Still 0/0? Differentiate again: After one round of L'Hopital, substitute again.
If you get a number, stop — that's the limit. If you're back at 0/0 (or ∞/∞), the rule still applies: differentiate top and bottom a second time, and repeat as needed.
Each pass peels off one layer of the vanishing.
Stop the instant substitution gives a finite value — applying the rule when it's no longer 0/0 gives a wrong answer.
IB-style question — apply twice
Find the limit of (1 − cos x)/x² as x approaches 0.
Step by step
- Substitution: (1 − cos 0)/0 = 0/0, so use L'Hopital.
- First pass — top derivative sin x, bottom derivative 2x.
- Substitute again: sin 0 / 0 = 0/0 — STILL indeterminate, so apply again.
- Second pass — top derivative cos x, bottom derivative 2.
- Now substitution gives a number — stop.
Final answer
The limit is 1/2.
IB-style question — x sin x over (1 − cos x)
Find the limit of (x sin x)/(1 − cos x) as x approaches 0.
Step by step
- Substitution: (0·0)/(1 − 1) = 0/0, so L'Hopital applies.
- Top derivative (product rule): sin x + x cos x. Bottom derivative: sin x.
- Substitute again: (0 + 0)/0 = 0/0 — apply once more.
- Differentiate again. Top: cos x + (cos x − x sin x) = 2cos x − x sin x. Bottom: cos x.
- Substitute x = 0.
Final answer
The limit is 2.
L'Hopital only eats fractions: The rule needs a quotient that is 0/0 or ∞/∞. A product like 0·∞ isn't a fraction yet.

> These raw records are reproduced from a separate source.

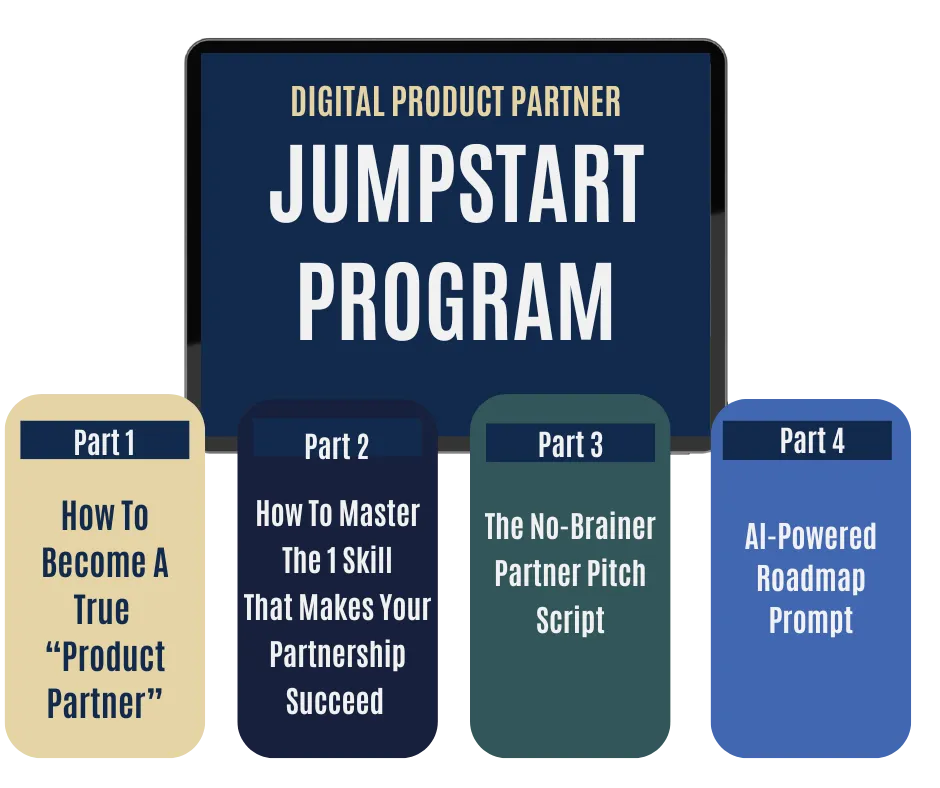 DIGITAL PRODUCT PARTNER
JUMPSTART PROGRAM

Part 1
How To Become A True “Product Partner”

Part 2
How To Master The 1 Skill That Makes Your Partnership Succeed

Part 3
The No-Brainer Partner Pitch Script

Part 4
AI-Powered Roadmap Prompt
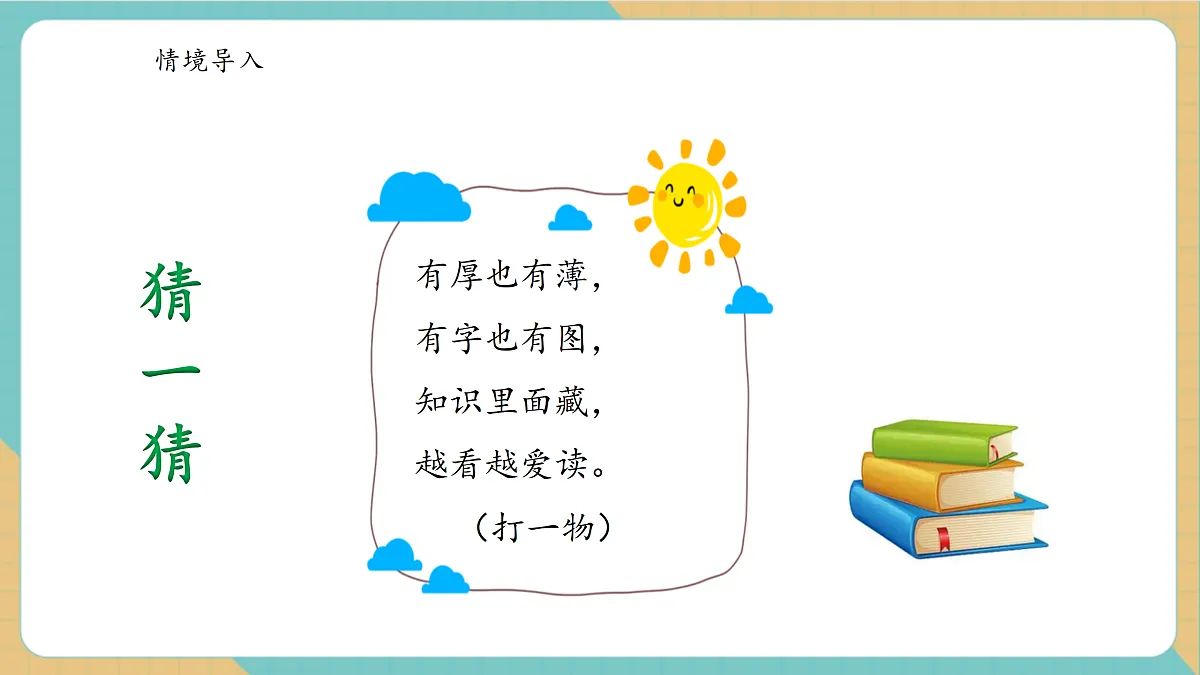 情境导入

猜一猜

有厚也有薄，
有字也有图，
知识里面藏，
越看越爱读。
（打一物）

The fix: turn the product into a fraction. Write one factor over the reciprocal of the other:
f · g = f / (1/g).
Choose whichever way lands you in 0/0 (or ∞/∞). Then L'Hopital takes over.
IB-style question — a 0·∞ form
Find the limit of x ln x as x approaches 0 from the positive side.
Step by step
- As x → 0⁺: x → 0 and ln x → −∞, so this is the form 0·(−∞) — not yet a fraction.
- Rewrite as a fraction by putting ln x over 1/x.
- Now it's −∞/∞, so L'Hopital applies. Top derivative 1/x; bottom derivative −1/x².
- Simplify the complex fraction: (1/x)·(−x²) = −x.
Final answer
The limit is 0 — so x ln x → 0 as x → 0⁺.
Why simplify before re-substituting: After L'Hopital you often get a messy stacked fraction. Tidy it first (cancel, combine) before substituting — it's easier and avoids dividing-by-zero panics that the algebra would have cancelled anyway.